## PROBLEM SET
A: Reproduce verbatim the stretch of the thrifted jacket post from "Part of what" through "the front pockets.".
B: According to the thrifted jacket post, what closure replaced the tangerine and green ribbon tie?
C: Translate this sentence from the thrifted jacket post into French: "Also, I want to reiterate, that many of these projects require minimal sewing skills."

## STUDY TEXT
_ _ _ _ _

Sunday, July 17, 2011

Quick and Dirty: Quirky Thrifted Jacket Quirked even Further!

Hello folks!

At long last, I'm back and have the freedom to post!  Work has settled down into it's usual routine, and remain at it's usual pace until mid-September, when it ramps up for a bit.  Today is another "Quick and Dirty" post.  My goal, with these Quick and Dirty sections, is to demonstrate how useful it is to go thrifting - you find unique pieces for inexpensive and sometimes downrightdirt-cheap prices, and with just a little bit of thought, you can modify them for a steampunk outfit.  The trick is to learn to see the potential in garments, even if, sometimes (not in this case) they are spectacularly ugly.  My hope is that by demonstrating what I have done, if this isn't something you aren't used to doing, you can learn to see that potential lurking out there in your local thrift stores!  Also, I want to reiterate, that many of these projects require minimal sewing skills.

So, today, I want to show you a very quick and dirty modification of a very funky little jacket I was able to find at a thrift store.
Part of what attracted me to this quirky little piece (other than the fact it fit!) was the use of gold-coloured zipper as trim along the collar edge, and the sleeve pocket and bright green ribbon detailing, and the dangle-ties on the front pockets.
This piece had a tangerine and green ribbon tie (shown below hanging on the hanger) at an impossible spot to close it, for the female form (across the fullest part of the bust), so the very first thing I did, even before I took photos, was remove the tie and replace it with a fancy hook and eye closure in a much better location, under the bust.

_ _ _ _ _

## DATA BLOCK
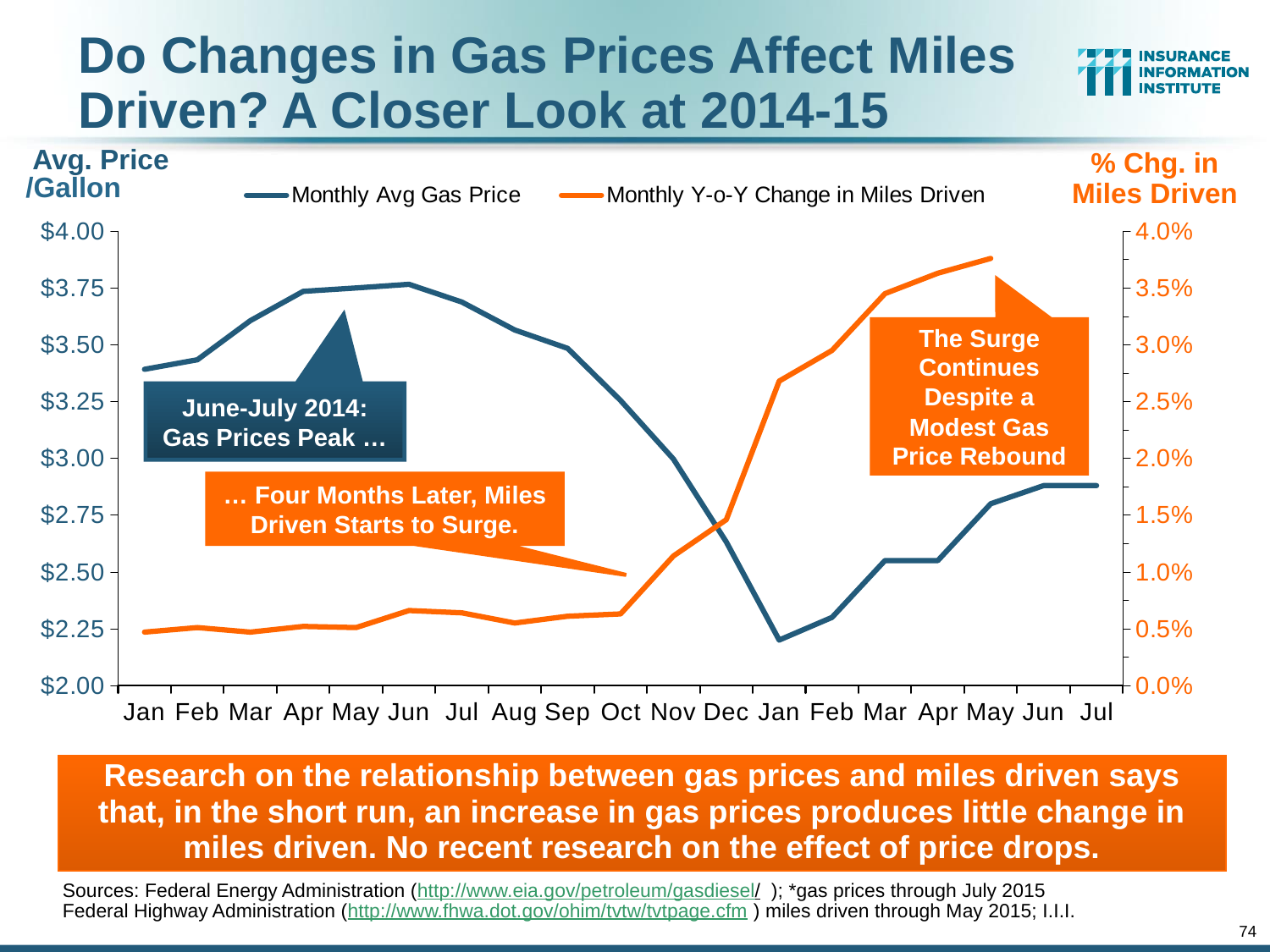
How many months are labelled on the x axis? 19 Is the Monthly Avg Gas Price for the first Jun on the x axis (Jun 2014) greater or less than $3.50? greater What kind of chart is shown on the slide? Line chart In which month is the Monthly Y-o-Y Change in Miles Driven highest? May (2015) How many series does the legend list? 2 Is the Monthly Y-o-Y Change in Miles Driven for Oct greater or less than 1.0%? less Does the Monthly Avg Gas Price rise or fall from Jun 2014 to Jan 2015? Fall Is the Monthly Avg Gas Price for the second Jan on the x axis (Jan 2015) greater or less than $2.50? less Which is higher, the Monthly Avg Gas Price in the first Jan (Jan 2014) or in the second Jan (Jan 2015)? Jan 2014 What are the two series named in the legend? Monthly Avg Gas Price; Monthly Y-o-Y Change in Miles Driven In which month is the Monthly Avg Gas Price lowest? Jan (2015)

_ _ _ _ _

## RESPONSES BY ITEM NUMBER
A:
Part of what attracted me to this quirky little piece (other than the fact it fit!) was the use of gold-coloured zipper as trim along the collar edge, and the sleeve pocket and bright green ribbon detailing, and the dangle-ties on the front pockets.

B: A fancy hook and eye closure, placed under the bust.

C: De plus, je tiens à répéter que bon nombre de ces projets ne demandent que des compétences minimales en couture.